Questions and Answers
Dodge Durango PCM Failure?
Q. Hi Vince, I have a 2000 Dodge Durango SLT 5.9 liter engine. It has approximately 84,000 miles. I was reading some of the other questions and two of them are very similar to the problems I am having with my Durango. When I first start the car in the morning the engine revs really high and then surges up and down, sometimes for several minutes sometimes just for a few seconds.
When I first had trouble it began by surging while I was driving home to Pennsylvania from Virginia. An hour into my trip the engine began to surge and recede while I was driving. It kept moving between 2,000 and 3,000 RPM. Not jerking, just fluidly moving up and down. The check engine light came on, I made it home five hours later.

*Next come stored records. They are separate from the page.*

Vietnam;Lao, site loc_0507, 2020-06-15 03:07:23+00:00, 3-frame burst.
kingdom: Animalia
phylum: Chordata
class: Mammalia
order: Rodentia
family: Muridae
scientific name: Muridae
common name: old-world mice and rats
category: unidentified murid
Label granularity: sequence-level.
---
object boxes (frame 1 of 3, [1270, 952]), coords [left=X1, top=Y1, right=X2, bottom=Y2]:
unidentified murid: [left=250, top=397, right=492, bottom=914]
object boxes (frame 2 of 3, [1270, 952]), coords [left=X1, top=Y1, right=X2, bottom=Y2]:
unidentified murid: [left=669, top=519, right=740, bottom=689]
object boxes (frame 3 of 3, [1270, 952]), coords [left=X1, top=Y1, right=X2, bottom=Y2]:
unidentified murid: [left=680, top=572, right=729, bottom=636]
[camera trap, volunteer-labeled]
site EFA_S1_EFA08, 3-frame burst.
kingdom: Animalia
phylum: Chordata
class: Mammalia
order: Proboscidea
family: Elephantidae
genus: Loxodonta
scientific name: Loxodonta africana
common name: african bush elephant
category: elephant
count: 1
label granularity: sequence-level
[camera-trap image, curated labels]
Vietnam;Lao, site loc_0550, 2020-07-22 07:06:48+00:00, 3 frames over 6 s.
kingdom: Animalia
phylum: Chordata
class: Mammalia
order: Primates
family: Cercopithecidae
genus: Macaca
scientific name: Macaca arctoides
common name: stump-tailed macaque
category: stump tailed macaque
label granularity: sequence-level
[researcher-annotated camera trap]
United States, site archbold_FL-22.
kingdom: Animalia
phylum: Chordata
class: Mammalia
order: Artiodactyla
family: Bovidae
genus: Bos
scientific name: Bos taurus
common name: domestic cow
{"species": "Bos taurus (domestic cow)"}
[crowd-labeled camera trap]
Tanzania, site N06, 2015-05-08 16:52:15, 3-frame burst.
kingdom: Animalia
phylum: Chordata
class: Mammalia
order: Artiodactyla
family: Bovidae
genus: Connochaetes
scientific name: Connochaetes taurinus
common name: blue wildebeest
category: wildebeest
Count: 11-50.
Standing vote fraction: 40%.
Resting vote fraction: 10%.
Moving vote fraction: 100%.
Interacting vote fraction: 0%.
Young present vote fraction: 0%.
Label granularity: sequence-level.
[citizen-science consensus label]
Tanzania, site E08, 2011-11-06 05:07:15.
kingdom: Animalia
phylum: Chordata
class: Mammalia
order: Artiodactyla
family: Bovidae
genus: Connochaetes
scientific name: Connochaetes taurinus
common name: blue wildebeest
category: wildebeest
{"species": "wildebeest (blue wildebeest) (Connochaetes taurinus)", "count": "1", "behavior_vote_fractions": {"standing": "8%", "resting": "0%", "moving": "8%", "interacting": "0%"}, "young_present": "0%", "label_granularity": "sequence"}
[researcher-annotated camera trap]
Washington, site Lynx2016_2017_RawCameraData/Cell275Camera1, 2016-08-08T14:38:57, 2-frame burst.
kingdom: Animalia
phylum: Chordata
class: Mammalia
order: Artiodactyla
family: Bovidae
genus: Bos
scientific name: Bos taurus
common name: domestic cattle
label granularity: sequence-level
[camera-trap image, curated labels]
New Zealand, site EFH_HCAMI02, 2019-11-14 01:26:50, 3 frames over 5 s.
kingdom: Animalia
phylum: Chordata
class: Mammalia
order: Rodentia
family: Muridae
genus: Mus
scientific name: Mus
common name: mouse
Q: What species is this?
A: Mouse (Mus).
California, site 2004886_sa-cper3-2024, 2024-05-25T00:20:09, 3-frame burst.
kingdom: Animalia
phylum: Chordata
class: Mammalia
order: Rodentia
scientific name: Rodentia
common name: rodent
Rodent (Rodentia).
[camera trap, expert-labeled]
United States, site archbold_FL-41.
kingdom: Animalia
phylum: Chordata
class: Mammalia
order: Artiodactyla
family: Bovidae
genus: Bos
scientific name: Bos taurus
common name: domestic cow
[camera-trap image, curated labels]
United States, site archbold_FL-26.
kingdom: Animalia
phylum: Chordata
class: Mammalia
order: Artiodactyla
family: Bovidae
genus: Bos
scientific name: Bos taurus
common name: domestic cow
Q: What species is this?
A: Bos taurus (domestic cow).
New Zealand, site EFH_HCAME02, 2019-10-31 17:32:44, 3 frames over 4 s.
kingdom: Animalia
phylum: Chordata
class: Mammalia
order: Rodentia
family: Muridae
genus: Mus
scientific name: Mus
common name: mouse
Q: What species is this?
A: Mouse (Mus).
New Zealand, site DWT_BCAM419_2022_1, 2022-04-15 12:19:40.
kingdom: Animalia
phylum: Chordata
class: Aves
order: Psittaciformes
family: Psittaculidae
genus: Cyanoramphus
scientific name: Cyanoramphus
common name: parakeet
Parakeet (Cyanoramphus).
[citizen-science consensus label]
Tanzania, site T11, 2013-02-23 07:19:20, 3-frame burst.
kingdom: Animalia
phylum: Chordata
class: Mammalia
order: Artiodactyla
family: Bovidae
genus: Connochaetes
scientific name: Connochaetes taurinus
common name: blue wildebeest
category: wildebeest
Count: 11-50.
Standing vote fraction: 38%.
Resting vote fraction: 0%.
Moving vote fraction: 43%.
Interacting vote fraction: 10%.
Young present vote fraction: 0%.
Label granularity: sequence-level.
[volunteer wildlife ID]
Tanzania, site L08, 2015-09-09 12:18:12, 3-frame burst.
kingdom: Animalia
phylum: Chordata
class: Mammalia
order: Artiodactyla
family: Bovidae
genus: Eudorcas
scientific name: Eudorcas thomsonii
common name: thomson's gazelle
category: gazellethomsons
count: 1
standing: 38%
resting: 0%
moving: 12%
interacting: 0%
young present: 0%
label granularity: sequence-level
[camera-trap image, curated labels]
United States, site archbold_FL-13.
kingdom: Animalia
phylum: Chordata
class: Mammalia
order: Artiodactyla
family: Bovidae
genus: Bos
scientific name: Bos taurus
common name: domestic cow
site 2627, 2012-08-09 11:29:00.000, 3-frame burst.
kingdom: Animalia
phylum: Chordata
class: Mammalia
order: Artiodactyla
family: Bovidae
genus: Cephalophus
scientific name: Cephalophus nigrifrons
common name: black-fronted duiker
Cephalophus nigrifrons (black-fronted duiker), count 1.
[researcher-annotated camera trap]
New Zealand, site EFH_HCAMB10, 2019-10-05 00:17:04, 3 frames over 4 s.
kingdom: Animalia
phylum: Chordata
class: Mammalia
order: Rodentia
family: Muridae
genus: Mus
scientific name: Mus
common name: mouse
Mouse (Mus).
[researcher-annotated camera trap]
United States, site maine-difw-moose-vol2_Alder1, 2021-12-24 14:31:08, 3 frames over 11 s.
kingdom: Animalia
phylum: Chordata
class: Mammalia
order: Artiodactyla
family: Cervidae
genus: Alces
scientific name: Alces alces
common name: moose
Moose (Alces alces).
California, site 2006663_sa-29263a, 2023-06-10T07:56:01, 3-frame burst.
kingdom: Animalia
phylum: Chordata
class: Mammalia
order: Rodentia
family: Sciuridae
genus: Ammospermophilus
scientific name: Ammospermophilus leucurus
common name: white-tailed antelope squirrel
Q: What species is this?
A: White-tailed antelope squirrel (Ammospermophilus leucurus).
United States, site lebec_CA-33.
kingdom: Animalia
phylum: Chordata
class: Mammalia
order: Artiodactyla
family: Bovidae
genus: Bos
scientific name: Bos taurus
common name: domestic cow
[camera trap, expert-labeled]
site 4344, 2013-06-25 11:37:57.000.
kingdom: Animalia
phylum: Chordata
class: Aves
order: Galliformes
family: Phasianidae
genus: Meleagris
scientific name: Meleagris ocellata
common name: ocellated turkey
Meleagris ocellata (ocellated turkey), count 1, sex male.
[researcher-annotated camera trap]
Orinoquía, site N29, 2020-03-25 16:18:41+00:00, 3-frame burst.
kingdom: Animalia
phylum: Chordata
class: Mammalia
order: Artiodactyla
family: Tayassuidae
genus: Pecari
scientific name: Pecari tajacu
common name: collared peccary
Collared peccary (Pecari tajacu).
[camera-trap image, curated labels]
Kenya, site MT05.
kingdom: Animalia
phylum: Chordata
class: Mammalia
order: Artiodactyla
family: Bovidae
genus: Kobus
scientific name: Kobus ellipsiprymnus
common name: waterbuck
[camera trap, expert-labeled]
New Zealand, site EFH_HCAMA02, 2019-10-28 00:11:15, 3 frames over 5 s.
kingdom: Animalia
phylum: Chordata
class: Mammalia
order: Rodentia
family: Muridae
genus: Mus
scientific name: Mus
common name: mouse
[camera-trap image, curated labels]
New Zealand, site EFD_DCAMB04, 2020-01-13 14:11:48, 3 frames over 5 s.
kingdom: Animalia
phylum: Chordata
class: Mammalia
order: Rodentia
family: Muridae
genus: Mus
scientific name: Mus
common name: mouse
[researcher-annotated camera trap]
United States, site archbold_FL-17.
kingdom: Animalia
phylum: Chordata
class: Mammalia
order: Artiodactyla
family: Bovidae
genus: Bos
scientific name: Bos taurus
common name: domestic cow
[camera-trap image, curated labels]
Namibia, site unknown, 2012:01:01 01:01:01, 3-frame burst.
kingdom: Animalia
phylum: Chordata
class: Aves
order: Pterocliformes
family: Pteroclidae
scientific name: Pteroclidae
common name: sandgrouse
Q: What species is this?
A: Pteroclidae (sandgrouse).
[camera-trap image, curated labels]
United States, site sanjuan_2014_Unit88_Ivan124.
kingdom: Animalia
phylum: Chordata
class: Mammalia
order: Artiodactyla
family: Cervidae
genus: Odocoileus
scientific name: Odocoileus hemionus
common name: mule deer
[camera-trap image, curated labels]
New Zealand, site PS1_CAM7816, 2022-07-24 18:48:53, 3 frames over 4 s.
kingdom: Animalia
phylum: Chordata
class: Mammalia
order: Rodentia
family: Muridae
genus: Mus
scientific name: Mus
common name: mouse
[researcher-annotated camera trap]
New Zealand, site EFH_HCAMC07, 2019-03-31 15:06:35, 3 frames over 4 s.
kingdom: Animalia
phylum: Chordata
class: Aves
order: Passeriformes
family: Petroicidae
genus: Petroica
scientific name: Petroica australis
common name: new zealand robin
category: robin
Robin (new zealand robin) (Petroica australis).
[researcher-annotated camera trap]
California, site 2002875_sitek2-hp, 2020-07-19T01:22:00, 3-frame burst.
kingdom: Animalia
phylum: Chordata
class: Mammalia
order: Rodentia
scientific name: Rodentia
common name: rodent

The next morning the light was off. It did intermittently for awhile, but the engine light didn't come on again until a few weeks later. I brought it in to the mechanic, they hooked it up to the machine and then cleared the codes and could not get the car to produce an error again. They did an upper engine clean because one of the codes read for the fuel injector. The car ran a little better, it stopped surging while I was driving but still surged upon first start up.
Then the car began lurching sporadically as I drove. It seemed to happen at all different speeds. The car became progressively worse and then about two weeks ago when I was stopping at a light the car almost stalled and it was jerking slightly as I slowed, the revved back to normal and instead of surging higher like before it was going lower like it was going to stall and then go back to normal and just keep going up and down, then once I took off it was fine.
It didn't do that again for a week or so, then began to do it again more and more. Not every time I stopped but almost. The mechanic took it a couple of weeks ago and drove it for three hours and said he could feel nothing wrong. His advice was drive it until it dies then we should be able to find the problem.
Needing a second opinion I brought it to the dealership. The mechanic there drove with me to see the problem and thankfully the car did everything wrong while he was there. They hooked it up and got out a bunch of codes for all kinds of different part of the car, but when the checked the sensors they were fine. They are leaning toward it being the PCM. Sorry this is so long! Can you help?
Thank you,
JoleneA. You are a smart lady Jolene. You went for the second opinion and are asking a lot of good questions. It will be hard for a dishonest mechanic to cheat you.
I think the Dodge Dealer is on the right track here. When you get all kinds of crazy codes it usually indicates a bad PCM or bad grounds. And I will assume they check all the ground connections before condemning the PCM.